Childrens Privacy Online – Public Parenthood

Going about dinner with my family tonight, I realized how much I have been able to enjoy my children outside of my blog. For the years leading up to this moment I shared almost the two full years of my children’s lives, the first two years of which were for my twins and before were the months leading up to their birth. The fodder of their lives and daily isms is what has driven this blog, making this mostly about parenthood, parenting, being a mother, their antics. All roles and life experiences to revel in, but I am realizing more and more how much I have enjoyed the privacy of my children growing up in front of me, my memories, my moments; our moments.

My little blog will now be evolving and growing as my children have. Visually recognizing that our relationship is truly about parenthood and parenting, mother and child, our values as parents withstanding the test of time, societal pressures, growing pains, individuality, fitting inside the box. Am I fulfilling my children’s lives with cultural enrichment, worldly values and acceptances, and ensuring blinding and bigoted boundaries are eliminated from their being? Call their experience enlightenment or a sense of ascension but I want my children to be just that, children.

Children of their own pace and world away from PR influence, marketing, and main stream of the best and greatest toy, gadget, gizmo, and whatchamajig. Full of wonder and imagination. Encouraged. Loved. Cherished. Appreciated. Supported. I think with a “mommy” or parent blog we are too busy touting our “look at me and look at my kid” that we forget to teach, encourage, cherish, educate. A blog is too much of a public parenthood platform that we are too busy sharing that awesome moment that we forget to live in that moment. Fantastic to put that moment forever into electronic history, but what about just living in the moment. Living with our children. Seeing what we can learn as parents, teaching our children the power of responsibility, ownership, love, respect, values, regret, and the lessons to be learned from these moments.
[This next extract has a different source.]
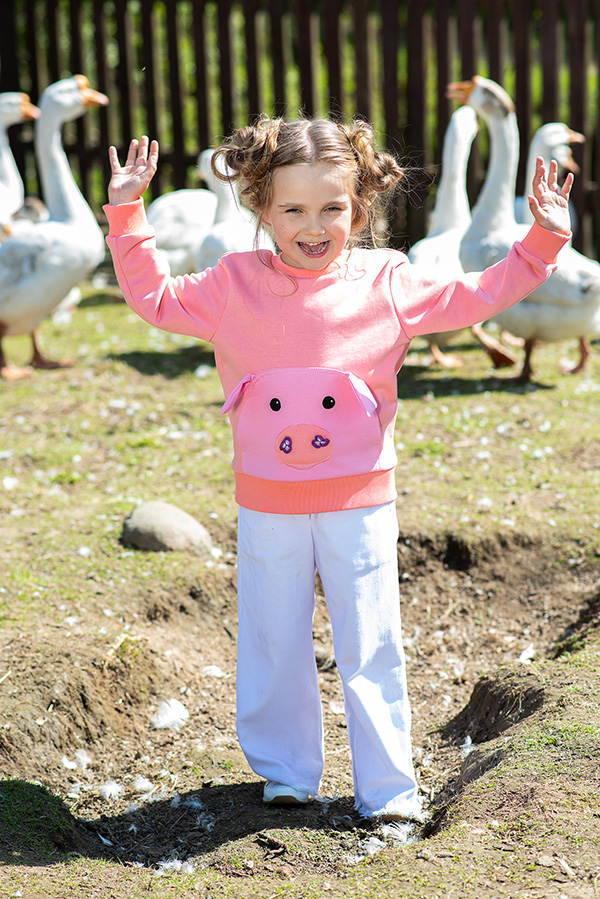 Розовый детский свитшот "Поросенок"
I watched the other day as a parent went on a tirade about soda served to her young child. While I do not like my children to have soda or other processed drinks including bottled fruit juices (grape, apple, etc), I also know that I can educate them at a young age the affects of these beverages can wreak on their overall health from teeth to how it affects their overall being, thwarting any outside influence to peer pressure them into the sea of wasted humanity. But with watching this parent’s tirade I watched her never take ownership to share or educate her child about soda, any soda, nor did she educate others about her beliefs for her children and that they are her own and to be respected regardless of general society and despite what others believed to be socially okay. In part, her parenthood was so public she forgot to parent her own child and self. We all fuck up, we make mistakes, but evermore, a part of making those mistakes is owning them and teaching our children that we make mistakes, own them, learn from these errors, grow!
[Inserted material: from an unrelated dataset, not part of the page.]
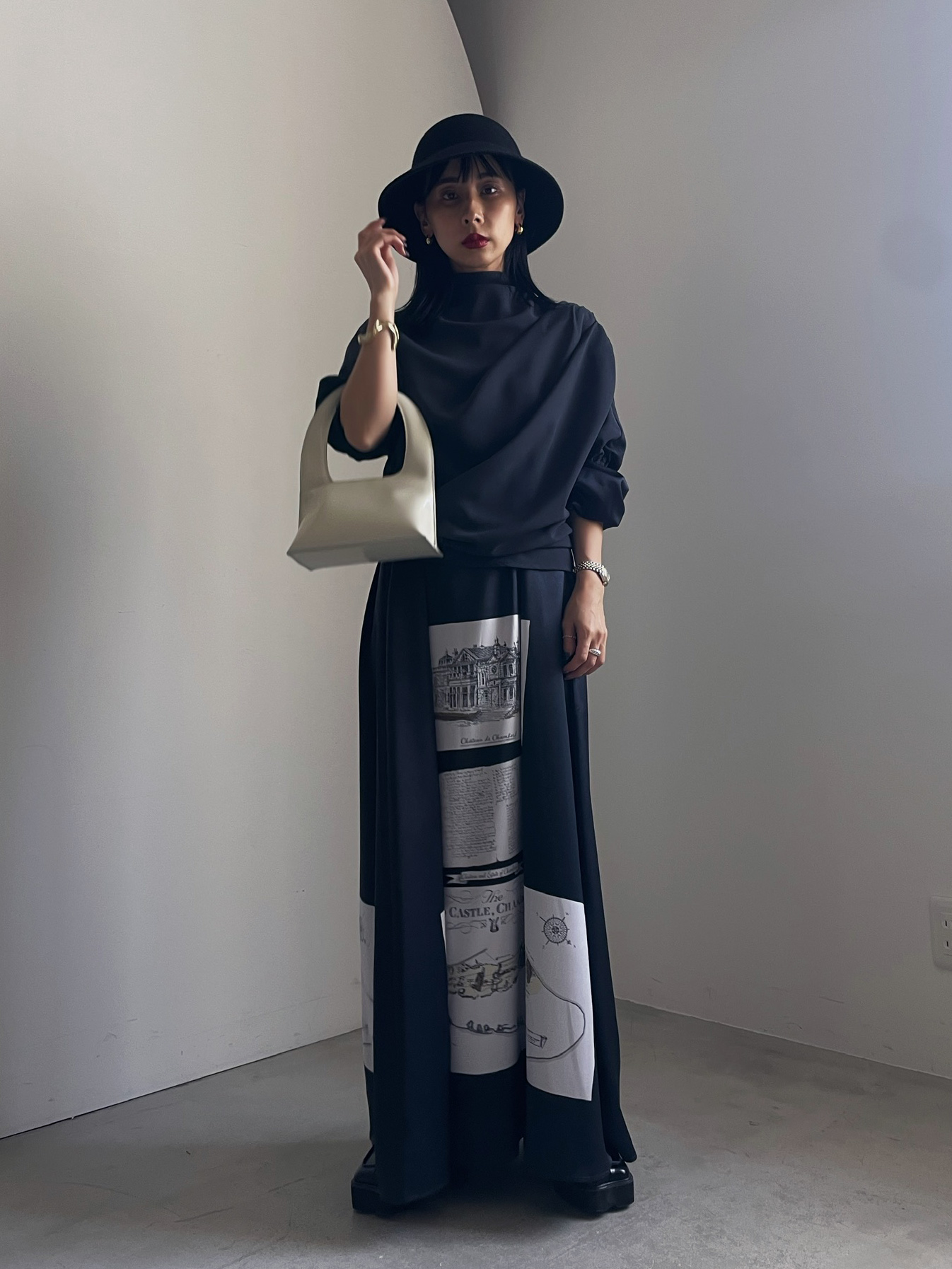 nao_LAYERED FOREIGN BOOKS DRESS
Now that my twins have reached the exact age of their oldest sibling when this blog was erected, my eldest son was just about four when I started this blog, I am seeing another turning point to talk about what I do to be a responsible parent. How my children will interact in the unknown future world and hope that my small influence on them  to be righteous, fierce, honest, modest, and simplistic will be contagious. My hope is that this contagion to spread among the masses that being a parent and a public parent means to be held accountable and not inflict some executive order of power that we lack education toward our children in values, decision making and critical thinking. That we value our privacy and publicity as parents and these are in sync with one another.These characteristics should not be left to the institutionalized educators, the education should begin with parenthood. Basic parenting, basic adulthood, and simple humanity.
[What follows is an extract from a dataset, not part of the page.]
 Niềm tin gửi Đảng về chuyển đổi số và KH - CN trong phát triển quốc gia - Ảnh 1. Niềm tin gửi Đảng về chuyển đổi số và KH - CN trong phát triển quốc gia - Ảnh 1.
I only hope that my children know that each human puts their pants on the same each day, and by no means will they ever think themselves more superior, and that my most basic love and adoration for them will be enough to fill their hearts as they have filled mine for dozens of lifetimes.

2 Replies to “Childrens Privacy Online – Public Parenthood”

  1. Sometimes I miss your blog, the pictures of your kids the interaction… but then I remember you are where you are happiest- spending time with your kids.

    And sometimes I open my damn mouth too much too, just voicing an opinion and I am afraid to speak, to disagree when it isn’t a bad thing to disagree, it is but a discussion.

    I respect your choice to not give your kids certain things, it is how you are raising them. If you didn’t want them to have things that were purple, it would be alright – as long as no one legislates or attempts to restrict my choices TO feed purple.

    Oftentimes in an attempt to think for the ‘better good of the masses’ and legislate or delegate, people tend to forget that for everything taken away as a choice they are not only taking away that particular ‘thing’ they are removing a choice- and opening the door wider for the next ‘choice’ to be taken, and the next and the next.

    By giving away those choices, you are in effect taking away your own right to be a responsible parent or a responsible adult. You are admitting you have no control or enough self control to be responsible for your own behaviors and the government is a better parent, a better judge of whats good and what’s bad.

    It is never wise to put our fate in the hands of a few for the good of the many.

    1. Oh Ellen how I miss you!!! I couldn’t agree more that I would never impose my beliefs on any other parent or damn them for their beliefs. To each his own. We can only hope that people learn to make intelligent decisions and not decisions based on influence or what’s in it for me or appearances. I feel sorry for the children who are not taught about choices, cause and effect, right and wrong.